D’or et de colère de Karin Tanabe paraît chez Belfond.

Nous sommes en 1933, Jessie, l’épouse américaine de Victor Lesage veut quitter Paris. Elle incite donc son époux, lointain cousin des Michelin, à leur demander un poste à responsabilité dans l’entreprise familiale. Le couple part ainsi s’installer à Hanoï avec sa fille Lucie dans une grande demeure coloniale. Victor se retrouve, en effet, responsable des plantations de caoutchouc de son employeur.

Très vite, Jessie se lie d’amitié avec Marcelle une française expatriée. Bien qu’ayant suivi son mari, cette dernière n’en mène pas moins une vie amoureuse parallèle avec un riche autochtone, fervent nationaliste, qu’elle a connu à Paris.

Le quotidien de Jessie pourrait être des plus insouciants, entourée de tant félicité, si elle ne devait pas affronter des troubles de la mémoire de plus en plus inquiétants. D’autant qu’en France, elle a déjà été l’objet d’un pareil comportement. Ce qui a nécessité son internement en Suisse à la suite de son accouchement. Sans oublier toute la genèse, pas toujours avouable, qui l’a conduite dans les bras de son mari.

Dans ses moments de répit, elle l’aide en le soutenant moralement ou mieux encore, elle participe à des missions qu’il lui confie. Mais, sortie de son périmètre de sécurité de privilégiée, elle est très vite confrontée à la dure réalité du monde colonial. D’autant que des troubles fomentés par des nationalistes ou des communistes annamites mettent en péril, notamment, la mission de son mari.

Dans l’ombre, en effet, une sourde menace échafaudée par son entourage est à l’œuvre pour disloquer son univers. Pourra-t-elle longtemps épargner sa famille sans trahir ses propres idéaux dans ces contrées de plus en plus explosives ?

Dans ce roman historique et intimiste, Karin Tanabe nous fait partager le double ressenti de Jessie et de Marcelle.
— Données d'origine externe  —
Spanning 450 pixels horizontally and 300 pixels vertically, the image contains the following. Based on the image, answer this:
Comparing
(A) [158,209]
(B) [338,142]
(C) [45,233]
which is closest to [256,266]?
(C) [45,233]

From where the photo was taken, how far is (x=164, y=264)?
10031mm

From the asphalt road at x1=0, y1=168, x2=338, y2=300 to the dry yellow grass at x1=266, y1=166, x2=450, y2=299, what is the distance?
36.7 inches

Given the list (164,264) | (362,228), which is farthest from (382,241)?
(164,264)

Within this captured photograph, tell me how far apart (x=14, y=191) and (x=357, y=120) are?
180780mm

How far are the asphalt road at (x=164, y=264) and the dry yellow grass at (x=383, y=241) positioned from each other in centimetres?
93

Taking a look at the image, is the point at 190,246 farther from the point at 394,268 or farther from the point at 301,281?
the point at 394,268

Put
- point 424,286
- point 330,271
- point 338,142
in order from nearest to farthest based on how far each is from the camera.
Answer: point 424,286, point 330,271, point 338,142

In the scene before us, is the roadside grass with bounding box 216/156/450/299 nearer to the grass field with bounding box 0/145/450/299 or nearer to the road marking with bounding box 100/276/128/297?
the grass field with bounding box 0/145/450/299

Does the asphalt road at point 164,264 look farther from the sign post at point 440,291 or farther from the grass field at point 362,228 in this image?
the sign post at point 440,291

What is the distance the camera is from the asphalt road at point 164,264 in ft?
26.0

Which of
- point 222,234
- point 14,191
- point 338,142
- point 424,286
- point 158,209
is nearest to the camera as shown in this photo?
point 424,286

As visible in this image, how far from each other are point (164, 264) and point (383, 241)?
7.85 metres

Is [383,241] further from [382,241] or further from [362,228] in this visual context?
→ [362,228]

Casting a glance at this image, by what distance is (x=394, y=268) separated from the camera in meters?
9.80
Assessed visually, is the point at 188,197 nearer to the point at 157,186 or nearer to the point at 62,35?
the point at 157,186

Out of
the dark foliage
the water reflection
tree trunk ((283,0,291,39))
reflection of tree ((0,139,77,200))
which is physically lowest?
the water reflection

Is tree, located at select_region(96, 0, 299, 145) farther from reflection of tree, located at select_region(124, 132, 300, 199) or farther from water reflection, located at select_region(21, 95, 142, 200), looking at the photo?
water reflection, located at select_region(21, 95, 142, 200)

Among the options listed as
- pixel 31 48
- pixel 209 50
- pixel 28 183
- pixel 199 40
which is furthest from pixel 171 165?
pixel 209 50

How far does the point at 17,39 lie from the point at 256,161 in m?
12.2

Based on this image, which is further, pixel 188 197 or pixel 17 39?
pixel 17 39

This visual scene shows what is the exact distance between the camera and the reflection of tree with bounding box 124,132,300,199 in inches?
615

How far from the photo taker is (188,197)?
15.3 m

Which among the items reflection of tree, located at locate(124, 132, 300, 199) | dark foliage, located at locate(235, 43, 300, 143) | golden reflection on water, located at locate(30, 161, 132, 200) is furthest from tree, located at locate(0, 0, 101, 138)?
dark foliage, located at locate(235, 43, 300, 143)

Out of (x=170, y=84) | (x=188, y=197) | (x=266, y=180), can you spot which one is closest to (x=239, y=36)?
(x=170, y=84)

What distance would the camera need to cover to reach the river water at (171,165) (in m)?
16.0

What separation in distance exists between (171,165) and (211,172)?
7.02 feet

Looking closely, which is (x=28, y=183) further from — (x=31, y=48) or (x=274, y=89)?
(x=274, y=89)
Cela durant les 4 mois de présence du couple Lesage en Indochine. Par petites touches, l’autrice nous révèle la situation bien peu idyllique des indigènes. Sans prendre partie, elle nous expose, dans un style limpide et précis, le point de vue des deux composantes irréconciliables de la situation locale au travers de ce duo d’« amies ». Les femmes, en général, agissent beaucoup, dans ce récit. Elles en sont le moteur au travers de multiples figures. Outre les deux héroïnes, la mère de Victor ou la servante Triêu sont intrigantes…

Le livre nous éclaire sur les prémices d’un des conflits les plus longs en Asie. Cela, au travers des affres et des aspirations d’individus pas toujours conscients de la réalité qui se propage autour d’eux. On reconnaît bien là l’ancienne journaliste de la revue Politico !C’est son cinquième roman, le premier traduit en France. Nous attendons les autres avec impatience !

Camille DOUZELET et Pierrick SAUZON

D’or et de colère, Karin Tanabe , roman traduit de l’anglais (États-Unis) par Laureline Chaplain, 432 p., 22€, coll. Le Cercle, éd. Belfond. En librairie le 3 juin.